** Activity list **
1. Will you transcribe, word for word, the part of the Fort Brown letter that opens with the words containing "Fort Brown, 15" and closes with "birds & snakes."?
2. Can you pick up the Fort Brown letter after its last sentence and carry it on?

*** Excerpt provided

Fort Brown, 15 Decr 1856

Captain Evans1

Here I am still. The Court is at a deadlock.2 Nothing has been heard from the absent witnesses. Whether they are Coming, are alive or dead, God only knows. The Court still says wait. A dead weight we are, & unless soon relieved by death or dissolution, I fear we shall grow insupportable. We adjourn from week to week & watch the arrival of mails & boats, & in the interim I stroll through the chapperal & watch the birds & snakes.

Col Frank Taylor arrived in the last steamer, with his two daughters & two younger sons. The former will give increased agitation to the beaux of the Garrison, I have no doubt, not that they were previously inactive in Cupid’s exercises. Their city belles I know only from report & therefore believe “they are all my fancy painted them.”3 Neither white nor yellow. How green the gentlemen are I leave you to discover. Last friday was a great day in Matamoros. The anniversary of the patron Saint of Mexico. Our Lady of Guadaloupe. It was duly celebrated. I enjoyed from a distance the salute of Cannon, the chimes of the bells & the music of the bands. At night the population thronged the plaza & danced & played & gambled to the light of the full moon.

******
*** Given entries

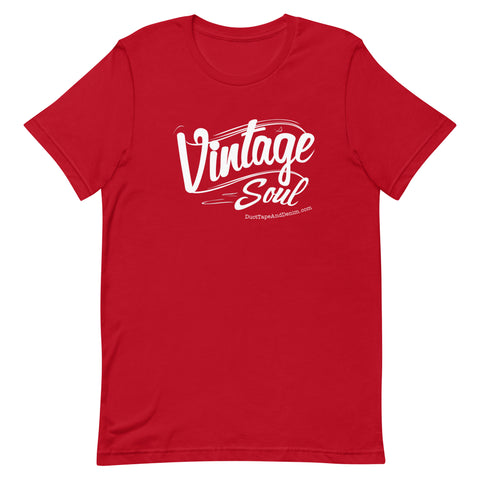 Vintage Soul - Unisex T-shirt - Red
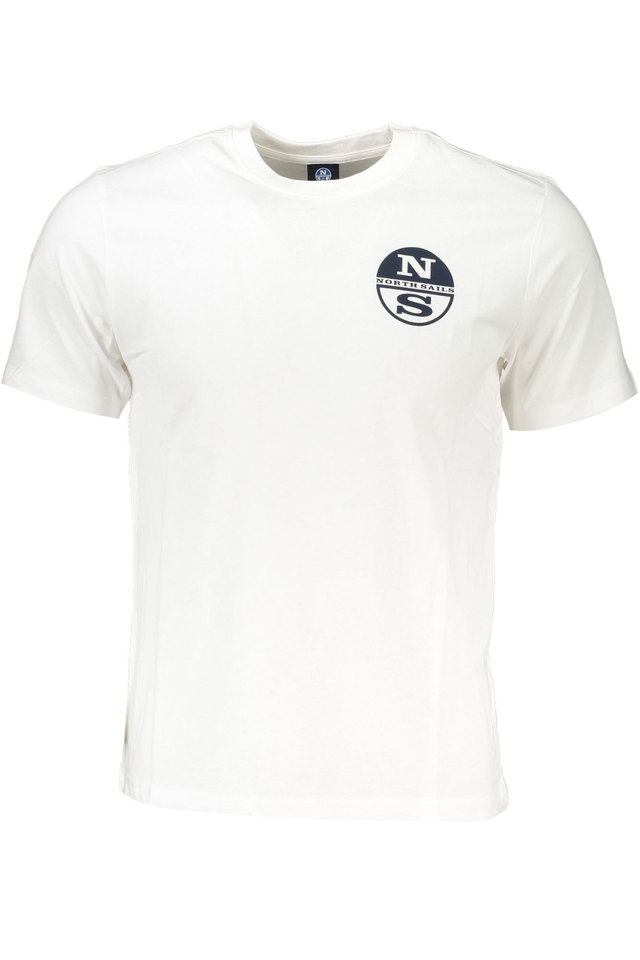 NORTH SAILS T-SHIRT MANICHE CORTE UOMO BIANCO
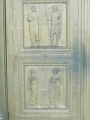 Panel 2 of 4 on the two doors to Supreme Court Building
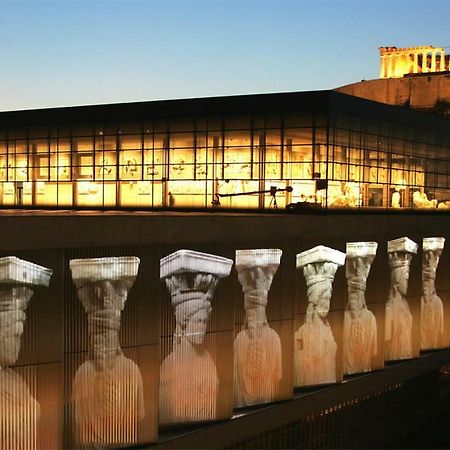 Acropolis Museum Apartment Athen Exterior foto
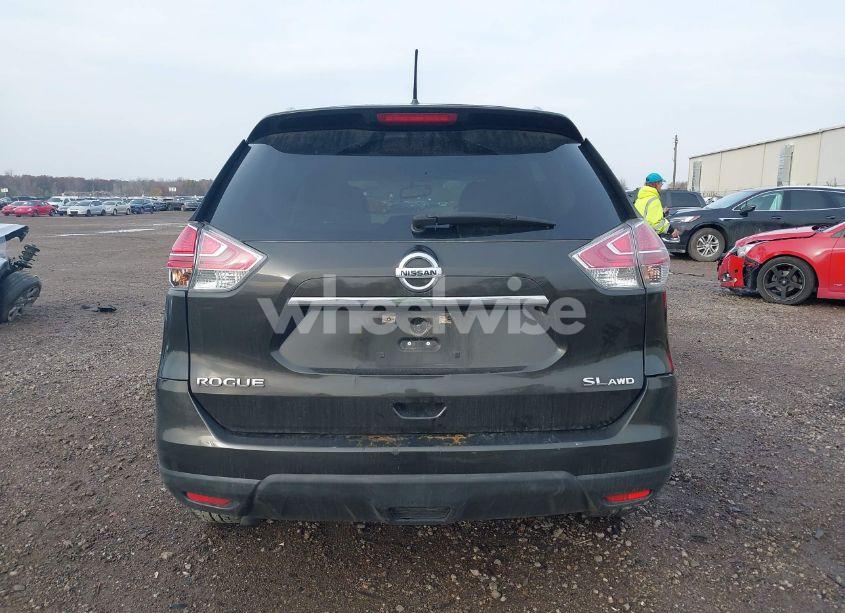 Photo 16 of 2016 Nissan Rogue SL (VIN 5N1AT2MV7GC758306)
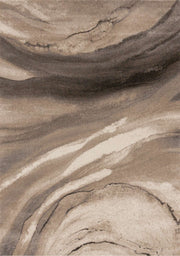 Noir et gris, abstrait / 5'3" x 7'7"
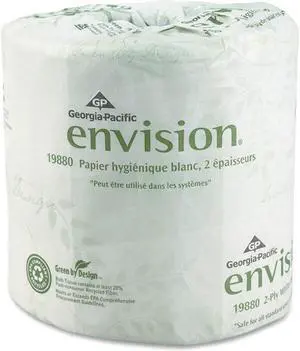 Georgia-Pacific Envision Embossed Bathroom Tissue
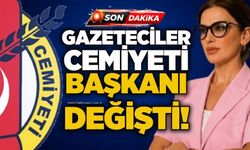 Gazeteciler Cemiyeti Başkanı değişti!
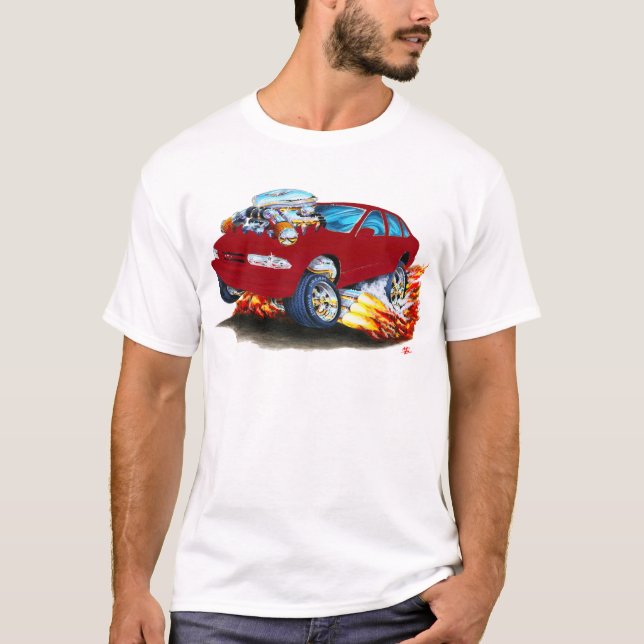 Impala-kastanienbraunes Auto 1994-96 T-Shirt (Vorderseite)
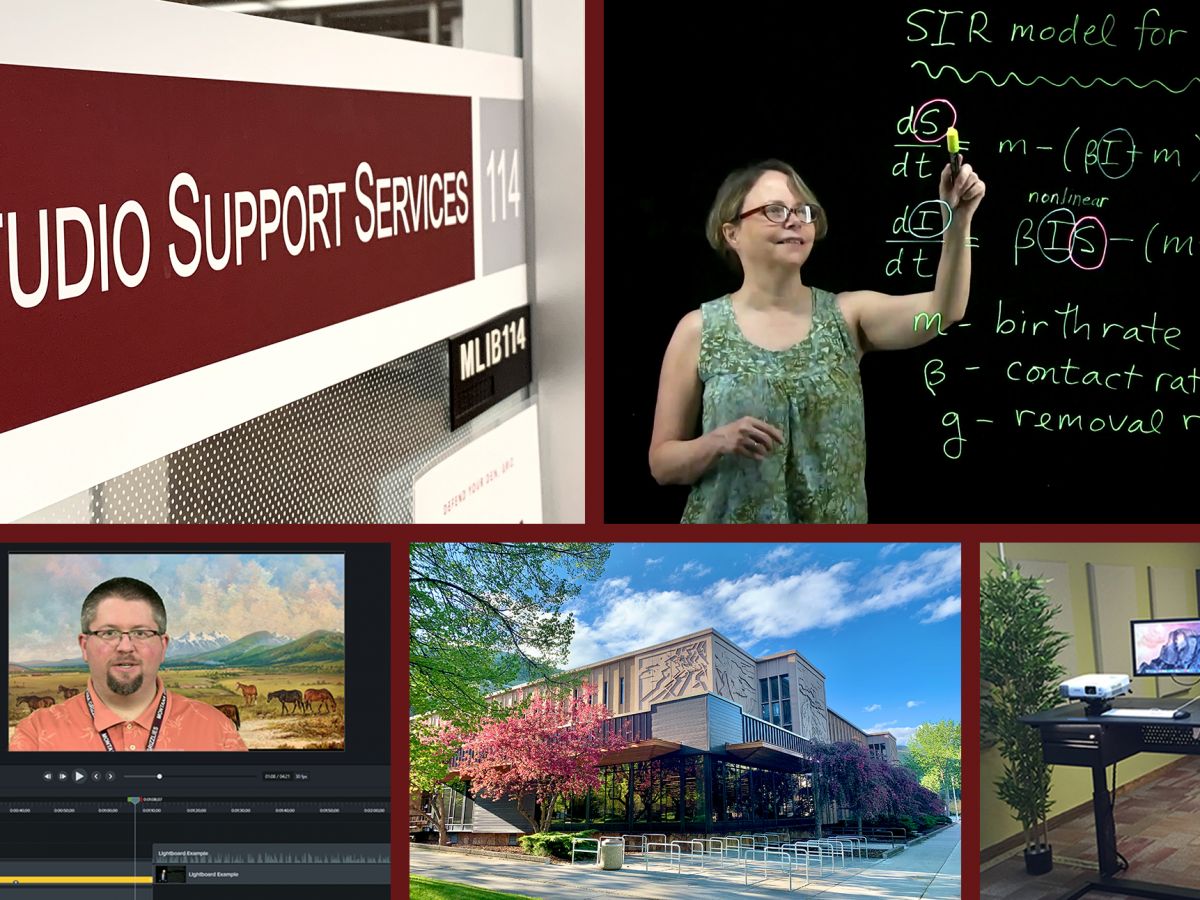 creative representation of options now available at UM.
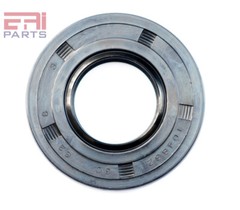 EAI Metric Oil Shaft Seal 30X62X8mm Dust Grease Seal TC Double Lip w/ Spring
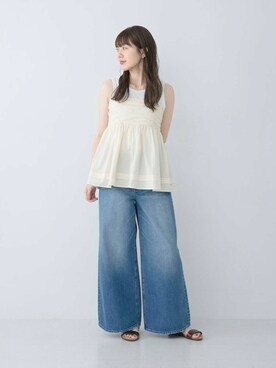 yukaさん（レディース・165cm）の夏コーディネート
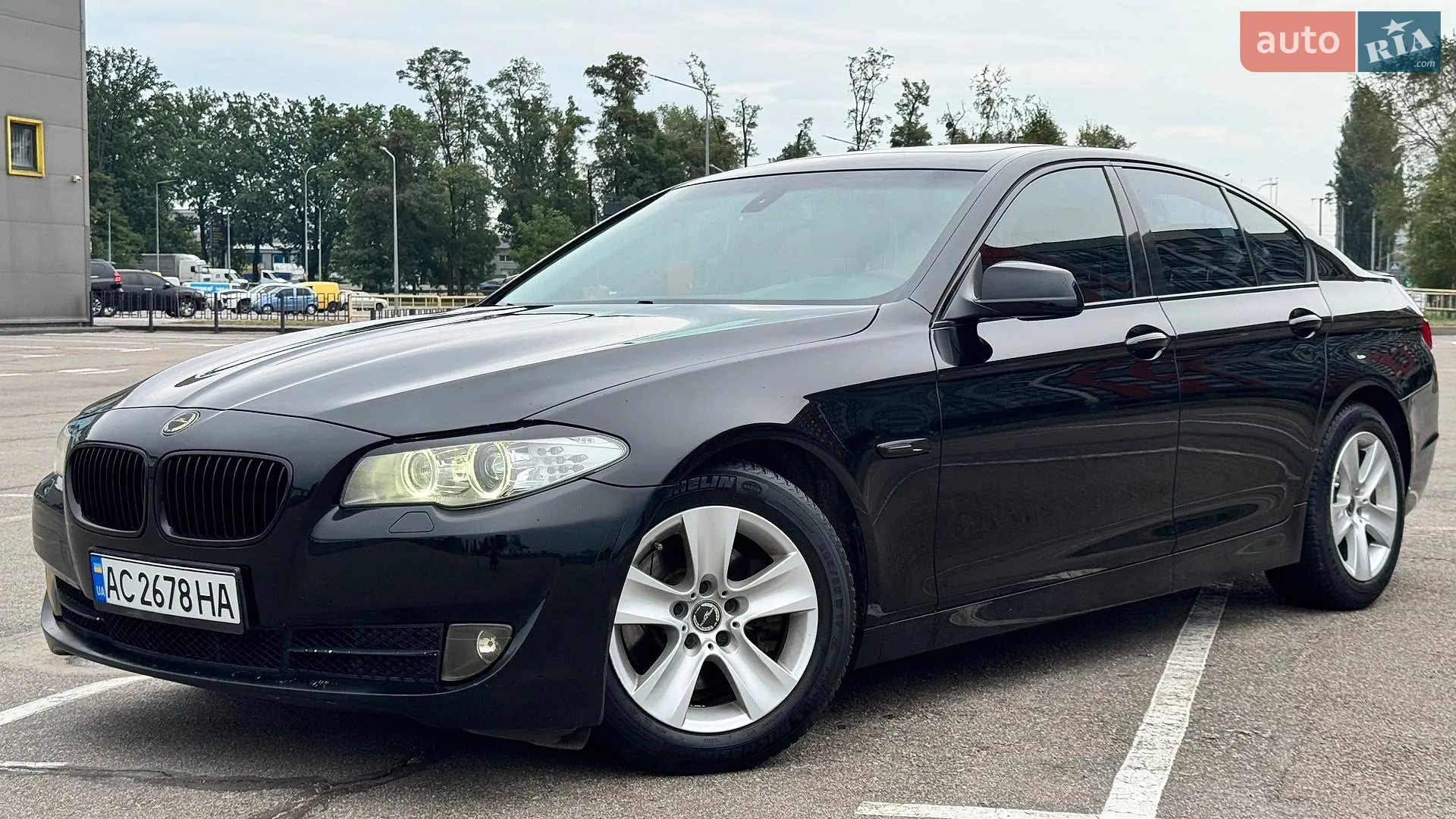 2011 BMW 5er - мініатюра 5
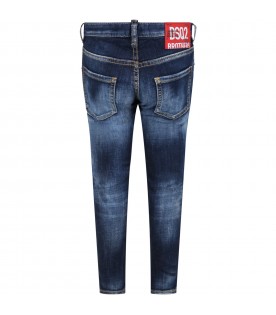 Blue ''Skater'' jeans for boy
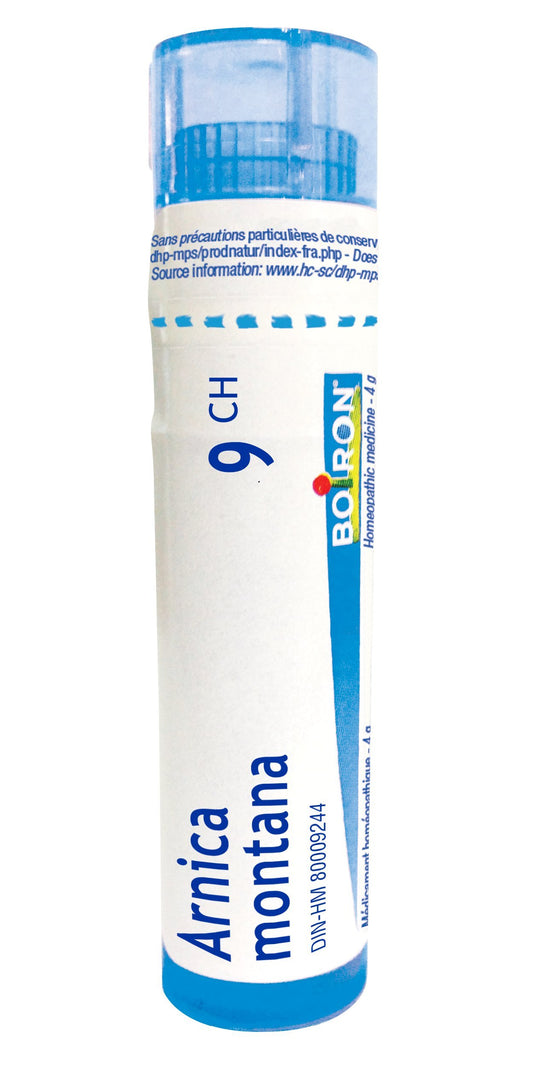Arnica montana 9ch,Boiron homeopathic medicine, 4g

******

** Your written answers **
1.
Fort Brown, 15 Decr 1856

Captain Evans1

Here I am still. The Court is at a deadlock.2 Nothing has been heard from the absent witnesses. Whether they are Coming, are alive or dead, God only knows. The Court still says wait. A dead weight we are, & unless soon relieved by death or dissolution, I fear we shall grow insupportable. We adjourn from week to week & watch the arrival of mails & boats, & in the interim I stroll through the chapperal & watch the birds & snakes.

2.
The festivities were terminated Sunday night by a grand ball. A Committee of invitation came over to invite the civilians of Brownsville & the officers of Fort Brown. Many of the former & some of the latter attended. The amount of beauty present, it is difficult to believe. The officers of the garrison “danced all night till broad daylight, & walked home with the girls in the morning.”4 You must not imagine that I was there but may believe that Genl Bradford was. You will know therefore that his health is improving.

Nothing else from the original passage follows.